Objectif: Dites par oui ou par non si chaque affirmation concorde avec l'extrait du document, en citant mot pour mot les termes qui tranchent : (a) les dialogues des missions sont doublés en français ; (b) les missions peuvent être refusées ; (c) les armes laser sont efficaces sur les blindages.

======== Extrait du document ========

On vous arrête tout de suite, il n'y a aucune quête du type "tuer X ennemis Y] ou "ramener tant de [composant X] possédé par [ennemi Y]" ou encore les fameuses "quêtes FedEx". Ici, on a des défenses d'alliés, des escortes, de l'infiltration, de la poursuite et parfois de la collecte via vos pouvoirs, mais le tout est bien intégré et il n'y a pas de schéma "prendre la quête au PNJ puis revenir une fois les objectifs remplis" (il est rare de revenir au PNJ, il est généralement avec nous au cœur de l'action). Le tout sans fenêtre de texte qu'on passe sans lire, tout est doublé (en anglais, sous-titres en français) et sans interrompre l'action puisque ce sont des dialogues tout au long de la mission. Ces missions peuvent être refusées et faites à n'importe quel moment. Les récompenses sont généralement de la monnaie, mais parfois bien plus utiles comme des améliorations de vaisseau voire des armes et objets aux pouvoirs spéciaux introuvables en boutique.
On a aussi parfois ce qui est communément nommé "événements dynamiques", c'est-à-dire des mini quêtes optionnelles qui apparaissent aléatoirement. Elles sont assez peu variées (défendre des alliés, attaquer un petit groupe d'ennemis, récolter des débris, dépanner un vaisseau...), mais elles sont courtes et constituent une petite source rapide et simple de monnaie... mais vous pouvez aussi y trouver des améliorations de vaisseau (rare) ou des extensions de pouvoir (les missions du type fermer des failles).
Bref, de bons points, le sentiment de "bouche-trou" n'est pas trop présent, la variété est au rendez-vous et certaines quêtes sont intéressantes à suivre.
Les combats
Les sensations sont bonnes. Votre vaisseau est rapide et doté de maniabilité supplémentaire via les "rites" à débloquer, les armes sont variées (3 types : gatling (efficace sur les coques de vaisseaux), laser (efficaces sur les boucliers), missiles (efficaces sur les blindages), ayant chacun des caractéristiques multiples comme la cadence de tir, la surchauffe, le rechargement, etc.). Il est appréciable qu'on puisse changer un peu le gameplay de chaque arme grâce à ces caractéristiques (par exemple renoncer à la cadence rapide pour plus de dégâts), mais aussi les objets auxiliaires renforçant le vaisseau (surtout via des bonus spéciaux puissants variant en fonction du nombre d'objets du même ensemble). On regrettera l'absence de templates pour changer rapidement de gameplay selon le type de cible et l'apparence du vaisseau qui ne change pas beaucoup malgré un arsenal fourni.
Le type de cible, parlons-en. Certains ennemis vous donneront plus de fil à retordre, car ils sont plus rapides ou larguent des mines, sont protégés par un bouclier, sont blindés ou encore, pour les plus gros vaisseaux, toute une stratégie pour atteindre leur cœur et les détruire, avec des tourelles à abattre, des générateurs externes et internes (vous devrez donc entrer habilement à l'intérieur !) et pas toujours de la même manière : c'est là que vos pouvoirs interviennent pour détecter les objets à détruire. Au fil du temps, vous devez vous adapter à vos nouveaux pouvoirs, car vos ennemis sont de plus en plus coriaces ou vous demandent plus de mobilité, en particulier les boss...

======== Extrait des données ========

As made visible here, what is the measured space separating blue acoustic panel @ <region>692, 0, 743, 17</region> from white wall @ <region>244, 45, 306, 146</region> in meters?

========

Corrigé:
(a) Non : « tout est doublé (en anglais, sous-titres en français) ».
(b) Oui : « Ces missions peuvent être refusées et faites à n'importe quel moment. »
(c) Non : « laser (efficaces sur les boucliers), missiles (efficaces sur les blindages) ».